New Jersey Aggravated Arson Law

We represent clients charged with N.J.S.A. 2C:17-1; New Jersey aggravated arson complaints and indictments filed in Middlesex County, Monmouth County, Mercer County, Somerset County, Essex County, Union County, and Hudson County.

New Jersey aggravated arson law prohibits starting fires - there need to be no burning - or causing explosions.

Arson is a crime of the second degree or third degree depending on whether it is aggravated - second degree - or not.

It can be elevated to a crime of the first degree if there was payment made for starting a fire or causing an explosion or the target of the offense was a church or synagogue or other place of public worship.
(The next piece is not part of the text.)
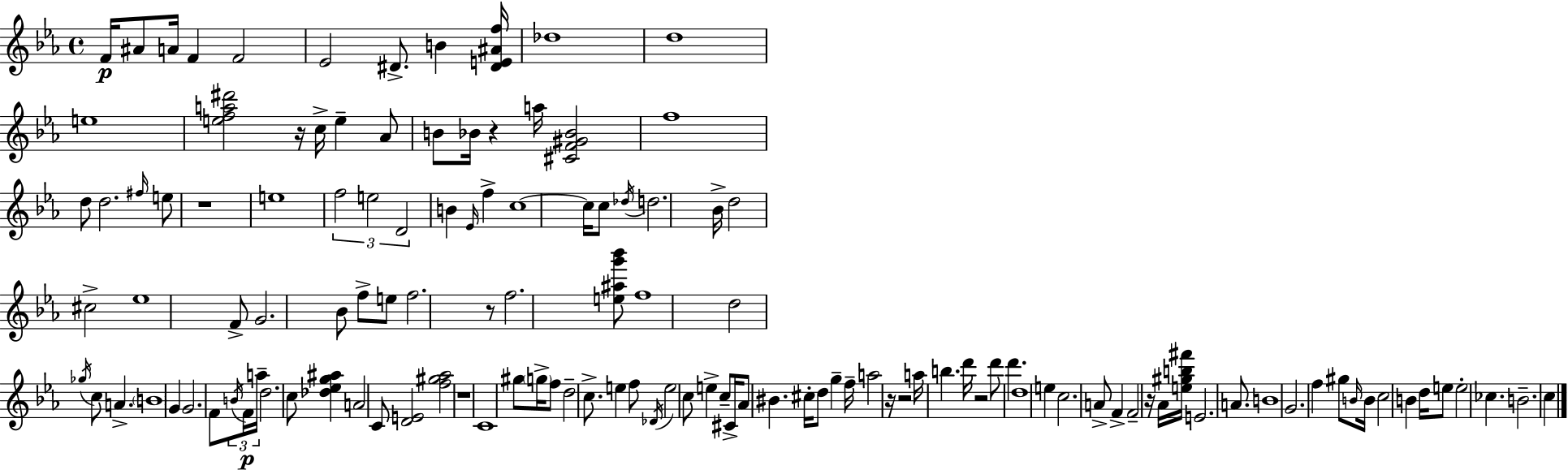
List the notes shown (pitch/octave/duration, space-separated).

F4/s A#4/e A4/s F4/q F4/h Eb4/h D#4/e. B4/q [D#4,E4,A#4,F5]/s Db5/w D5/w E5/w [E5,F5,A5,D#6]/h R/s C5/s E5/q Ab4/e B4/e Bb4/s R/q A5/s [C#4,F4,G#4,Bb4]/h F5/w D5/e D5/h. F#5/s E5/e R/w E5/w F5/h E5/h D4/h B4/q Eb4/s F5/q C5/w C5/s C5/e Db5/s D5/h. Bb4/s D5/h C#5/h Eb5/w F4/e G4/h. Bb4/e F5/e E5/e F5/h. R/e F5/h. [E5,A#5,G6,Bb6]/e F5/w D5/h Gb5/s C5/e A4/q. B4/w G4/q G4/h. F4/e B4/s F4/s A5/s D5/h. C5/e [Db5,Eb5,G5,A#5]/q A4/h C4/e [D4,E4]/h [F5,G#5,Ab5]/h R/w C4/w G#5/e G5/s F5/e D5/h C5/e. E5/q F5/e Db4/s E5/h C5/e E5/q C5/e C#4/s Ab4/e BIS4/q. C#5/s D5/e G5/q F5/s A5/h R/s R/h A5/s B5/q. D6/s R/h D6/e D6/q. D5/w E5/q C5/h. A4/e F4/q F4/h R/s Ab4/s [E5,G#5,B5,F#6]/s E4/h. A4/e. B4/w G4/h. F5/q G#5/e B4/s B4/s C5/h B4/q D5/s E5/e E5/h CES5/q. B4/h. C5/q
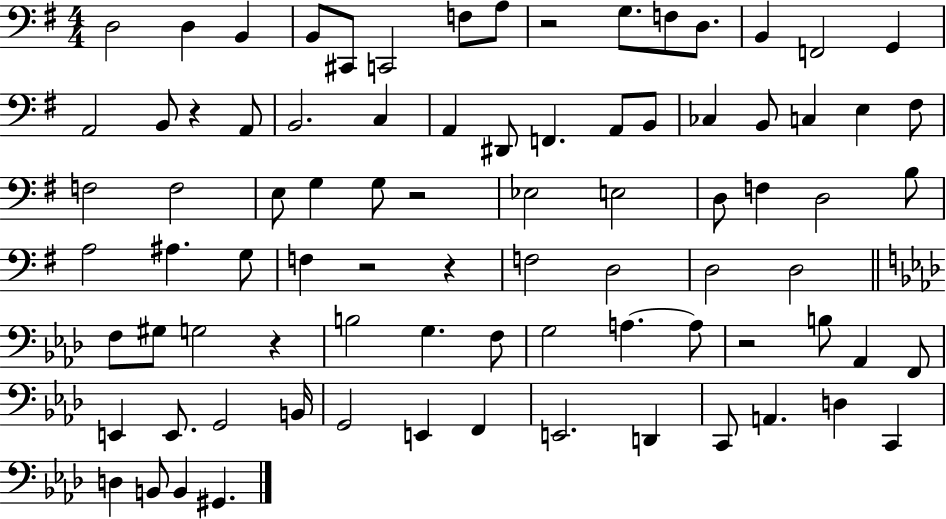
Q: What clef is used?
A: bass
To procure a conviction of aggravated arson, the state must prove two key elements.

First, defendant started a fire or caused an explosion.

Second, at least one of the following three things happened:

Defendant purposely or knowingly placed another person in danger of death or bodily injury - it makes no difference the type of property being burned.

A reckless act does not qualify as aggravated arson and must be prosecuted as a lesser offense.

Or the state must prove defendant did the act with purpose to destroy building or structure of another.

Here, destroying one's own property is a complete defense.

Or the act was done for purpose of collecting insurance.

Here, the state would also have to prove that the defendant acted "recklessly" under circumstances which placed another person in danger of death or bodily injury.

The state must first prove that defendant started a fire or caused an explosion - it makes no difference if the property involved is defendant's property because a person could be prosecuted even if he burns or causes his own property to explode if he purposely or knowingly places another in danger.

Also, it is aggravated arson if defendant acted with purpose to destroy or damage a structure in order to exempt it from state, county or local zoning, planning or building law, regulation, ordinance or enactment.

Finally, under New Jersey aggravated arson law, aggravated arson includes purposely damaging or destroying a forest.

Intoxication is a defense to an offense which requires purposeful conduct.

Hence, if the defendant was intoxicated then the state may obtain a conviction under the law that requires less culpability.

Mandatory imprisonment is imposed for a conviction of aggravated arson of a health care facility or physician's office.

If an emergency services personnel is injured as a result of the aggravated arson then the defendant may also be convicted of aggravated assault.